◆ Task instructions
Your response should be every line from the entries that includes the string "name".

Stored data

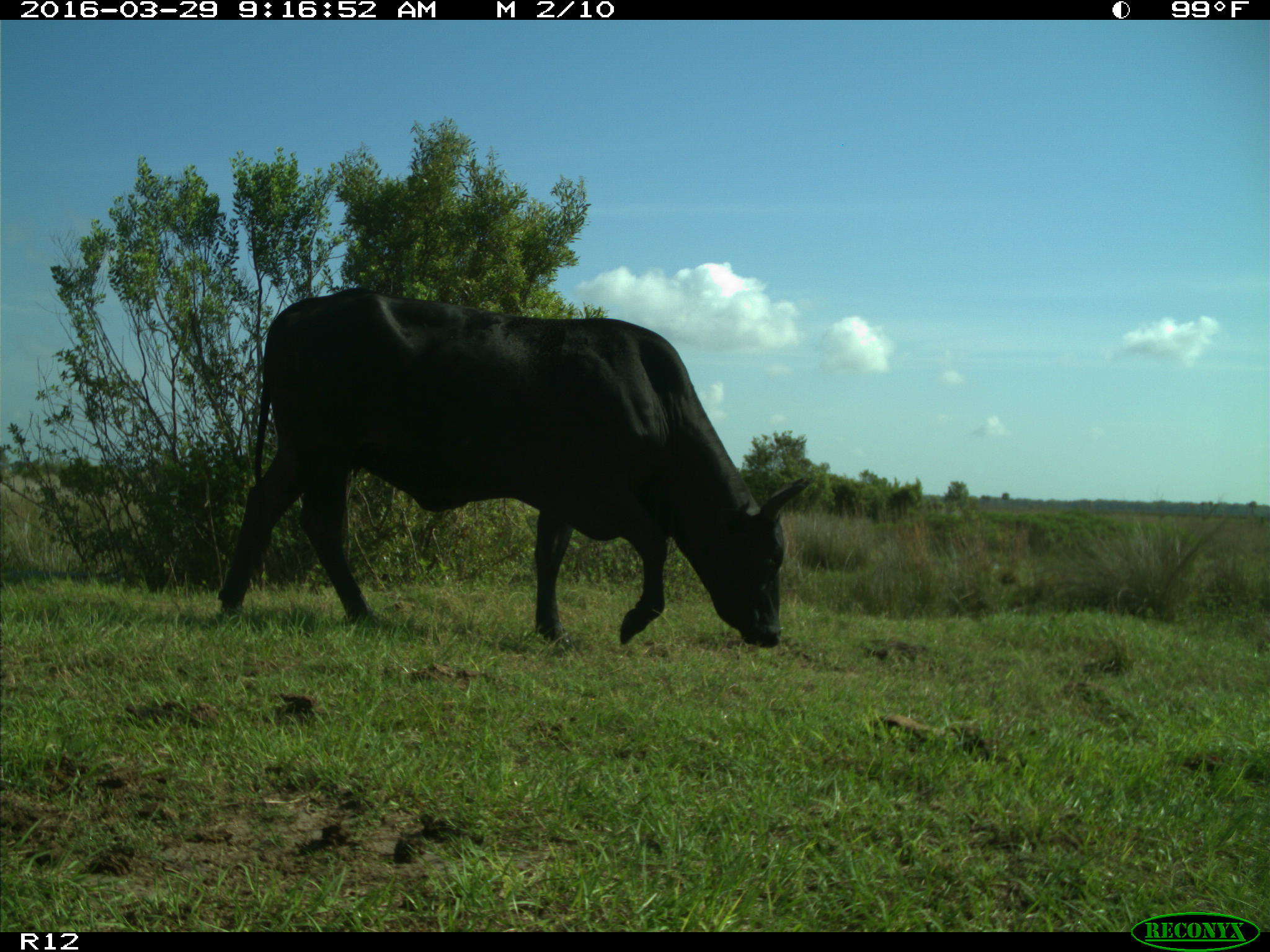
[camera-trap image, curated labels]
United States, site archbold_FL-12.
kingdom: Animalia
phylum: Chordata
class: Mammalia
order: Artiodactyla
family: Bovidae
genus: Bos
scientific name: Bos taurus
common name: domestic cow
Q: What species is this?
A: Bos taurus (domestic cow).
...
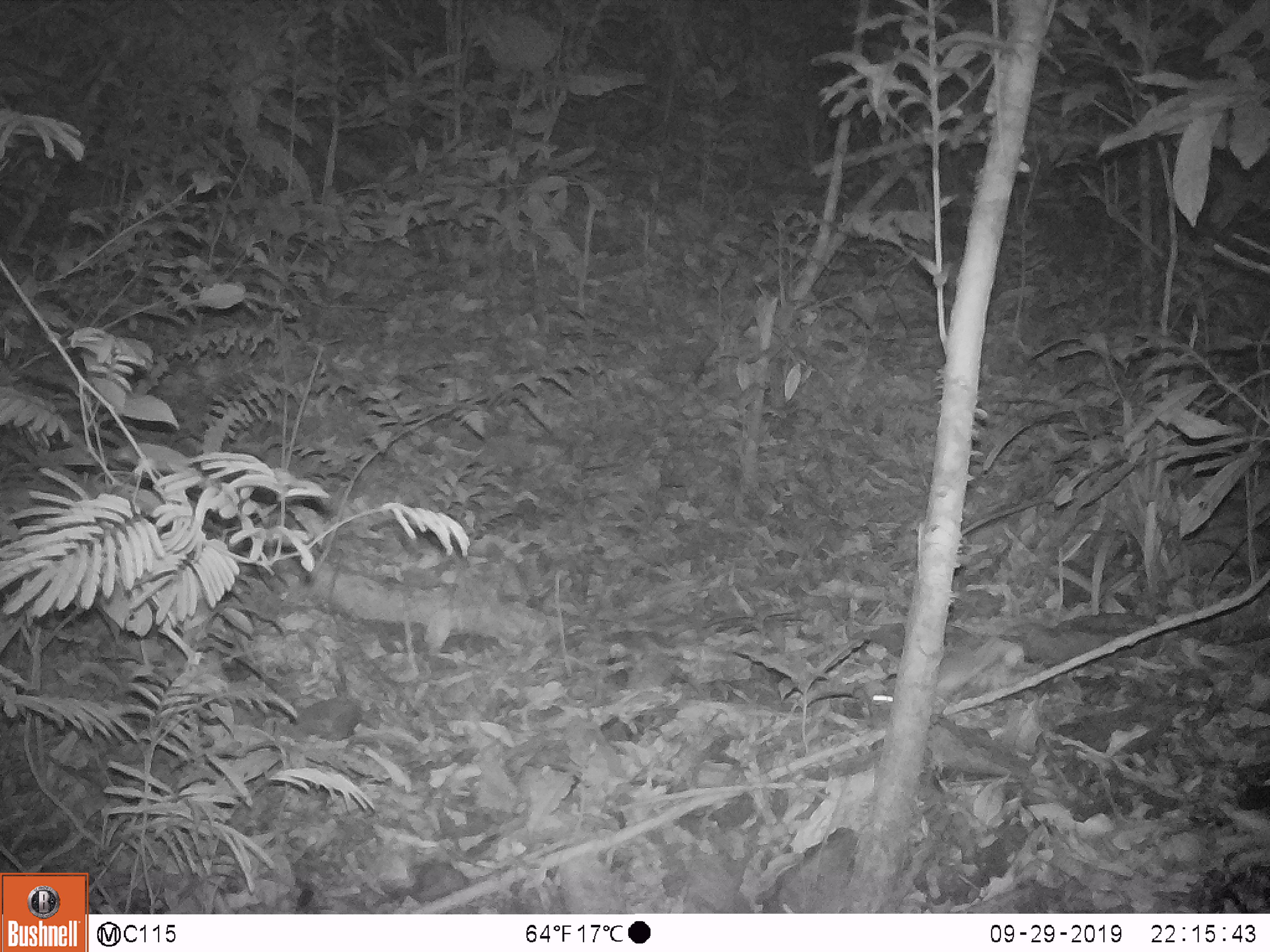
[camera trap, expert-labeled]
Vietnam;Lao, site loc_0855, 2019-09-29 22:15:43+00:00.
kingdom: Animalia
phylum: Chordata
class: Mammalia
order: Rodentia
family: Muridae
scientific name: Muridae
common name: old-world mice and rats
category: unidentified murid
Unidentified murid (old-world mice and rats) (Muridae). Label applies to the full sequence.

◆ Answer box
scientific name: Bos taurus
common name: domestic cow
scientific name: Muridae
common name: old-world mice and rats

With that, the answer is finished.